ВЫБРАННЫЙ ФРАГМЕНТ:
+ + + + +
Однако есть Творец с его Творением — и есть творцы с их творениями.
Биограф пытается приблизиться к истине, доступной лишь Творцу.
Да, жизнеописатель обречён на поражение. А беллетрист? Неужто он в самом деле воображает, что знает то, что ведает лишь один Творец? Правда беллетриста — вымышленная; его реальность, как бы ни была правдоподобна, — мнимая. Он принимает воображаемое за действительное. А пишет —
«Суди люди — суди Бог…» — задорно поётся в народной песне.
Людской суд нам известен — суд Божий не ведом.
Призвание
— Я только поэт… — однажды, под конец жизни, признался Заболоцкий.
В записи Наталии Роскиной, близкой тогда ему женщины, а говорил он, по её воспоминанию, «в минуту душевного растворения», фраза немного длиннее. Но мы пока избираем именно эти начальные слова, потому что они важнее всего — и с точностью формулы выражают его существо, его душу, смысл и предназначение его жизни.
+ + + + +
ЗАДАНИЯ:
• 1. Перескажите короче абзац фрагмента о Заболоцком, начинающийся словами «В записи Наталии Роскиной», и сохраните его основные факты.
• 2. Отредактируйте участок фрагмента о Заболоцком от слов «Однако есть Творец» до слов «предназначение его жизни.», поставив «биограф» вместо «жизнеописатель».

СОБРАННЫЕ МАТЕРИАЛЫ:
+ + + + +
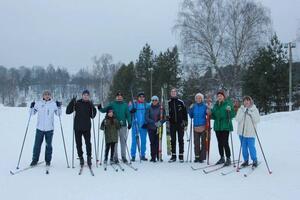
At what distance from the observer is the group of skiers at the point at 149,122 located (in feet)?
27.0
+ + + + +
ОТВЕТЫ:
• 1. У Наталии Роскиной, близкой тогда Заболоцкому женщины, эта фраза записана в чуть более длинном виде. По её воспоминанию, он сказал её «в минуту душевного растворения». Здесь выбраны только начальные слова, поскольку они важнее всего и точно выражают его существо, душу, смысл и предназначение его жизни.

• 2.
Однако есть Творец с его Творением — и есть творцы с их творениями.
Биограф пытается приблизиться к истине, доступной лишь Творцу.
Да, биограф обречён на поражение. А беллетрист? Неужто он в самом деле воображает, что знает то, что ведает лишь один Творец? Правда беллетриста — вымышленная; его реальность, как бы ни была правдоподобна, — мнимая. Он принимает воображаемое за действительное. А пишет —
«Суди люди — суди Бог…» — задорно поётся в народной песне.
Людской суд нам известен — суд Божий не ведом.
Призвание
— Я только поэт… — однажды, под конец жизни, признался Заболоцкий.
В записи Наталии Роскиной, близкой тогда ему женщины, а говорил он, по её воспоминанию, «в минуту душевного растворения», фраза немного длиннее. Но мы пока избираем именно эти начальные слова, потому что они важнее всего — и с точностью формулы выражают его существо, его душу, смысл и предназначение его жизни.